The blade(plate) is dramatically tapered in thickness. This photo is looking from the heel, towards the toe. It looks like the blade thins into nothing.
The edges are beveled and tapered, hand done. Perfect.
I happen to already have another saw (a 270mm Ryoba) made by the same blacksmith, but a different grade, more machine made than hand made.
Different sizes.....
....same signature.
I had heard about happy saws, and how they will "sing" when being used, how they resonate. The big saw will sing, true, but the little saw...... The little saw rings, clear as a bell, when you touch it. And keeps ringing, like a tuning fork. It's actually a bit unnerving.
This is my first "real" saw, a professional grade tool, and to compare the two saws, side by side, there is little to compare. They are very different. The little azebiki breaths quality. Sharpening is gonna be a b***h, though.
Now, my most expensive Japanese tool, although that's not saying much, haha! For the same price you could buy a (new) very mediocre chisel from Japan Woodworker.
72mm Kojiro hira-ganna (finishing plane).
My first plane that still has its koppa-gaeshi intact, nice and tight.
******EDIT 3/1/2015******
Doesn't this guy read his own stuff? I need to correct some terminology here,sorry. Obviously if you want to learn the proper terms, you might search elsewhere,haha. I suggest
Chris hall.
I said koppa-gaeshi, but that's actually the nearly vertical ledge just in front of the blade's cutting edge.

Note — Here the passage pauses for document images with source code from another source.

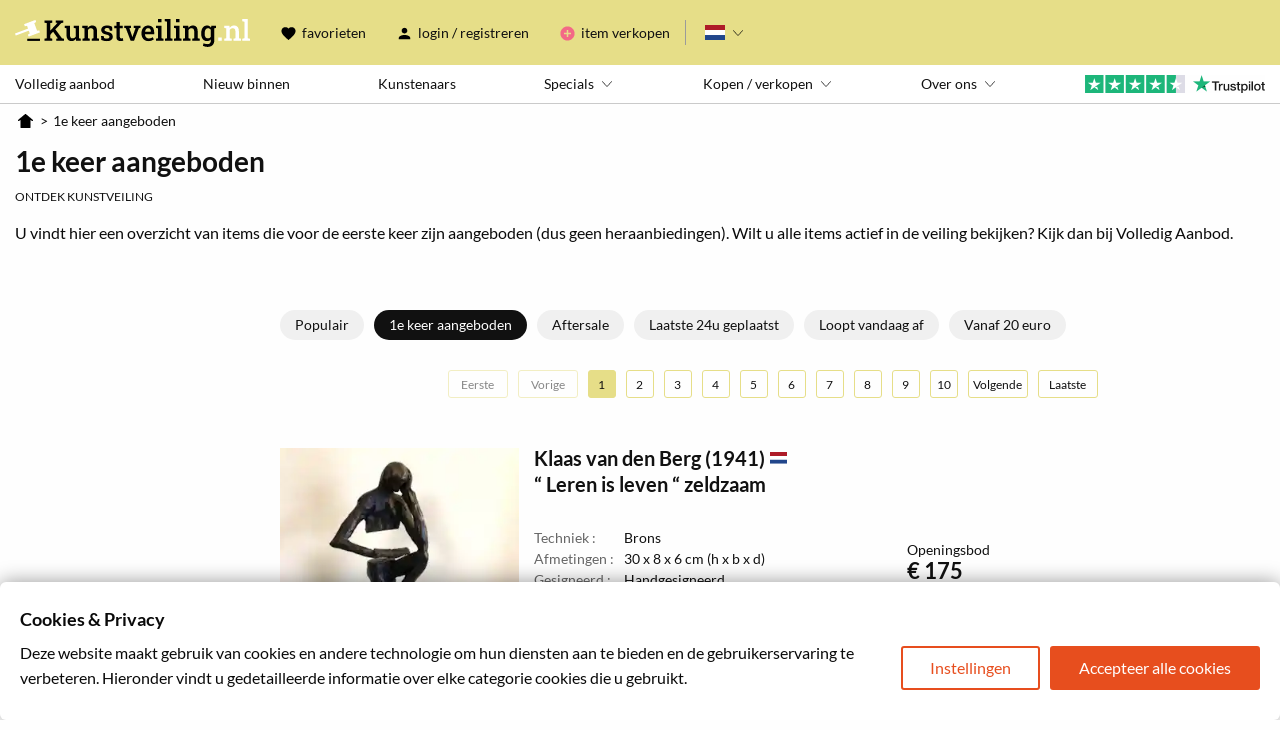

--- FILE ---
content_type: image/svg+xml
request_url: https://www.kunstveiling.nl/assets/img/flags/bg.svg
body_size: 47
content:
<svg xmlns="http://www.w3.org/2000/svg" viewBox="0 0 5 3"><path fill="#fff" d="M0 0h5v3H0z"/><path fill="#00966E" d="M0 1h5v2H0z"/><path fill="#D62612" d="M0 2h5v1H0z"/></svg>

--- FILE ---
content_type: image/svg+xml
request_url: https://www.kunstveiling.nl/assets/img/svg/site-mark-white.svg
body_size: 589
content:
<svg class="site-mark" width="144px" height="121px" viewBox="0 0 144 121" version="1.1"
     xmlns="http://www.w3.org/2000/svg">
    <g id="Page-1" stroke="none" stroke-width="1" fill="none" fill-rule="evenodd">
        <g id="Group" transform="translate(0.000000, 0.380000)" fill-rule="nonzero">
            <polygon id="Path" fill="#FFFFFF" points="70.57 119.09 70.57 106.78 143.91 106.78 143.91 119.09"></polygon>
            <polygon id="Path" fill="#FFFFFF"
                     points="139.38 59.07 127.05 61.09 111.14 18.07 121.81 11.57 117.53 0 52.42 24.08 56.7 35.65 69.4 33.5 75.2 49.19 0 77.05 4.28 88.59 79.47 60.74 85.31 76.52 74.27 83.15 78.52 94.65 143.63 70.57"></polygon>
        </g>
    </g>
</svg>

What I meant to say.......is that the TSUTSUMI is still intact. The tsutsumi is the funny little ledge that contacts the bevel on the primary blade, and is primarily seen on the better quality dai's. After a few years of conditioning the sole of your kanna dai, the tsutsumi dwindles away to a mere flap of wood, but this kanna is virtually new still.
My apologies, my bad.
*****end edit*****
It even came with its own house!
The ura-suki has been carefully preserved, and has probably only been sharpened a few times. I love how easy the back face is to sharpen, when it hasn't been all fouled up. No fat ashi here! Ito-ura, here I come!
The soft iron ren-tetsu is VERY soft, easy to work, and sharpening will be a simple affair.
It also has a lot of figure. I expect that this is a special variety of iron.
The chip breaker blade has a spot of discoloration, where the hot (Yes, hot!) shavings and resin have gummed up the blade.
Sometimes a chip breaker blade will get almost blue from the heat of planing, certainly discolored, and you can feel the heat as you cut certain woods. I would guess that it has something to do with moisture content and all of the heat energy that is released as the water molecules change phase.
The detailed texture on the head of the blade is very deep and 3-D. I almost wonder if it was done using an arc-welder, it looks strangely familiar. It's not something that was done using a texturing hammer, in any event.
The head is a bit deformed by hammer strikes, but not badly.
Not surprisingly, I need to immediately polish it. Notice that I said polish, not sharpen. It IS sharp! And the bevel angle is already right where I want it, 30 degrees.
I head right to my best stone, the Nakayama-esque asagi.
Soooo much figure to the iron. The blacksmith used these remarkable materials to achieve this exact effect.....and this is ONLY visible if you use these stones. A true example of a functional synthesis in art, I suppose.
The bevel surface looks dull and uneven, but is actually an almost perfect mirror.
So cool.
AND the super soft wrought iron was easy to repair. It only took a handful of light hammer blows to reshape the head, back into its intended form. This is the softest metal that I have ever worked, by far. I tried to duplicate the original file marks, too.
Definitely my best birthday present, ever. How did you guess?
The danger here is that a door has been opened, a precedent has been set. If I mope enough and let slip some mournful sighs, will she buy me these oh so nice tsuki-nomi that Junji found this morning.....
20-22 inches of giant chisel, meant for fine tuning the supremely detailed joinery used in temple construction. So very pretty, two with ebony handles and what COULD be ren-tetsu bodies (very rare in chisels) and the third just, well......just nice to look at.
Sigh....... sigh.....*ahem*...SIGH!!!